Yasin war ein Löwe – bis er in seiner Freizeit Wodka trank, obwohl er genau wusste, dass Suchtmittel tabu sind. Seine Hauseltern haben die Alkoholfahne gerochen. Augenblicklich stand Yasin wieder auf der untersten Stufe und durfte nicht mal mehr alle zwei Wochen seine Freundin sehen. „Wir fahren in solchen Fällen eine ganz klare Linie“, sagt Benjamin Stock, der seit sechseinhalb Jahren als Hausvater arbeitet.
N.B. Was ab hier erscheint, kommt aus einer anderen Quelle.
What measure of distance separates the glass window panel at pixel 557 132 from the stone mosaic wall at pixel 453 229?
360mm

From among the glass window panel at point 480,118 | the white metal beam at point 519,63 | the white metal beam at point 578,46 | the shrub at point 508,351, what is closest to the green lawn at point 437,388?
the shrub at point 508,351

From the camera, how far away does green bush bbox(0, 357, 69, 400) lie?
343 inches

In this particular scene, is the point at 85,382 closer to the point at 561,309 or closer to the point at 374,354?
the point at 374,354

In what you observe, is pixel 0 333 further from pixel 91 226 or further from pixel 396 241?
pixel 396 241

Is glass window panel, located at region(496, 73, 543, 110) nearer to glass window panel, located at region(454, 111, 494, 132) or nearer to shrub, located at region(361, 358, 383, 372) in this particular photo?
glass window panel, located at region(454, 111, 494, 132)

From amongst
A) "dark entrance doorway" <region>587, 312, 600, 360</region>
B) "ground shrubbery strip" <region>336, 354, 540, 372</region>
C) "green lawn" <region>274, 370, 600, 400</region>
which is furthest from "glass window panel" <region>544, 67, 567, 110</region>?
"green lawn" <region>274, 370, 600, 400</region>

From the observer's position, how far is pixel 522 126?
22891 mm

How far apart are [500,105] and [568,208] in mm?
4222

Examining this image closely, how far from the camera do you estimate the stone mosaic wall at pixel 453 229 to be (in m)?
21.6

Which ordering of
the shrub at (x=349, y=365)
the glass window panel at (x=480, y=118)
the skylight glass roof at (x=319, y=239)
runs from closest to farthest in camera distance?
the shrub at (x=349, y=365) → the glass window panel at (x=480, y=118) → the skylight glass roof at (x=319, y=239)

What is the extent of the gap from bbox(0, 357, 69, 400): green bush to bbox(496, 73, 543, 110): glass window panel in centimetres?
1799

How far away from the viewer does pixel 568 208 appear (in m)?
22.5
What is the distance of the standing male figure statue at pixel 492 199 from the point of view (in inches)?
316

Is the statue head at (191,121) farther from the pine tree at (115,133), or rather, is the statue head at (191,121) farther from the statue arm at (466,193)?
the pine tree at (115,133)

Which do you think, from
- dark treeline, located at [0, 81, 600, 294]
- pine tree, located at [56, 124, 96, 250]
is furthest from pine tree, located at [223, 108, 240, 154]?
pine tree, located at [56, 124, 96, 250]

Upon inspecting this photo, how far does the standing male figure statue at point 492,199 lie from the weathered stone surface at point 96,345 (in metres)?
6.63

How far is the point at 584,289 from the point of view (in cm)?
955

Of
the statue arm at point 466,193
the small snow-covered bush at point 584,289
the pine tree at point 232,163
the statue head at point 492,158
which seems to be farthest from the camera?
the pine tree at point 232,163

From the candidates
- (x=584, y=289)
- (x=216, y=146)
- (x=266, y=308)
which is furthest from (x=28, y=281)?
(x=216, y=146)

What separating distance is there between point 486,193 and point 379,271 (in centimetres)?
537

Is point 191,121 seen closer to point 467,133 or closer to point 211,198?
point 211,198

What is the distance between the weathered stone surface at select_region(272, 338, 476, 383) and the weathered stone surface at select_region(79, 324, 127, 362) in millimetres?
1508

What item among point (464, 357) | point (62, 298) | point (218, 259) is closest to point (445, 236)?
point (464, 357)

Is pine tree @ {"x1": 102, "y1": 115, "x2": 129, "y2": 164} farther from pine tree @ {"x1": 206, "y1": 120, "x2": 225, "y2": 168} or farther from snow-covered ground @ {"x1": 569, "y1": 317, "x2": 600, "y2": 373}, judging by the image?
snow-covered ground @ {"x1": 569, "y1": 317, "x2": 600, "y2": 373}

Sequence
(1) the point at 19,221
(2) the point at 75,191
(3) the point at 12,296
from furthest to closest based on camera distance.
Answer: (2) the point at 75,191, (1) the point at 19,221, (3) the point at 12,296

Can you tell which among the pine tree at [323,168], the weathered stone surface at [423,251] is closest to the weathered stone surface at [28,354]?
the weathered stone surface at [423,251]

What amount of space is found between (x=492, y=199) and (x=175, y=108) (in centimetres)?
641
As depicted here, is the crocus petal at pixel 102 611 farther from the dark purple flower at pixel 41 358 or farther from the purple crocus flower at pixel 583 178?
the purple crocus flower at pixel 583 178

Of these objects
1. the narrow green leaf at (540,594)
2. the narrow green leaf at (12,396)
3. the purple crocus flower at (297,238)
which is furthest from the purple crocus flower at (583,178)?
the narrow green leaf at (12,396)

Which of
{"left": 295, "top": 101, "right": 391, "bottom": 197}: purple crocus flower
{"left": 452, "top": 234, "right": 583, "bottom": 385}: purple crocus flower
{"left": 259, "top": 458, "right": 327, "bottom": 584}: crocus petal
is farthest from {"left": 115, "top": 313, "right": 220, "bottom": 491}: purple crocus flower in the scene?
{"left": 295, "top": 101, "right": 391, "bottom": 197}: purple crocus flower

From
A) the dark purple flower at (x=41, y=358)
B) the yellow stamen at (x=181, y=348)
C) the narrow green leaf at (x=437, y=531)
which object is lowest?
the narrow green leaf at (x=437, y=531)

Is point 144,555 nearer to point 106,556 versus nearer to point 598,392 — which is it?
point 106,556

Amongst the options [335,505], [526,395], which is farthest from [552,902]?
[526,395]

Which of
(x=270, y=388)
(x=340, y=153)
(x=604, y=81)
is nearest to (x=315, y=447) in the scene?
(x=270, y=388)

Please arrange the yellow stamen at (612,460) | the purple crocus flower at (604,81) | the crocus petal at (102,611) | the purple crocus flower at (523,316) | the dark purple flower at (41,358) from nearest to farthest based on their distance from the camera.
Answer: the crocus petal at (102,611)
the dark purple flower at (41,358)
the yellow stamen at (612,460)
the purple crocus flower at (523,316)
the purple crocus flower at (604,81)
Die ungewöhnliche Berufswahl des Sozialpädagogen und Theologen lässt sich mit seinem Glauben erklären. „Ich will christliche Werte vorleben und Menschen helfen, die am Rand der Gesellschaft leben“, sagt Stock. Hinzu kommen eigene Lebenserfahrungen: Sein älterer Bruder saß einst im Gefängnis. Benjamin Stock ist davon überzeugt, dass der Regelvollzug bei jungen Straftätern nicht dazu führt, dass sie anschließend friedfertiger sind. Wahrscheinlicher sei, dass sie im Knast, wo unter den Häftlingen das Recht des Stärkeren gilt, noch aggressiver werden. Im Seehaus lernen die jungen Männer hingegen, Konflikte mit Worten zu lösen. Konfrontative Pädagogik nennt sich dieses Konzept: Täglich müssen sich die Straffälligen in Gruppen- und Einzelgesprächen mit dem eigenen Tun auseinandersetzen. Und auch mit den Opfern krimineller Gewalt sitzen sie regelmäßig in einem Raum.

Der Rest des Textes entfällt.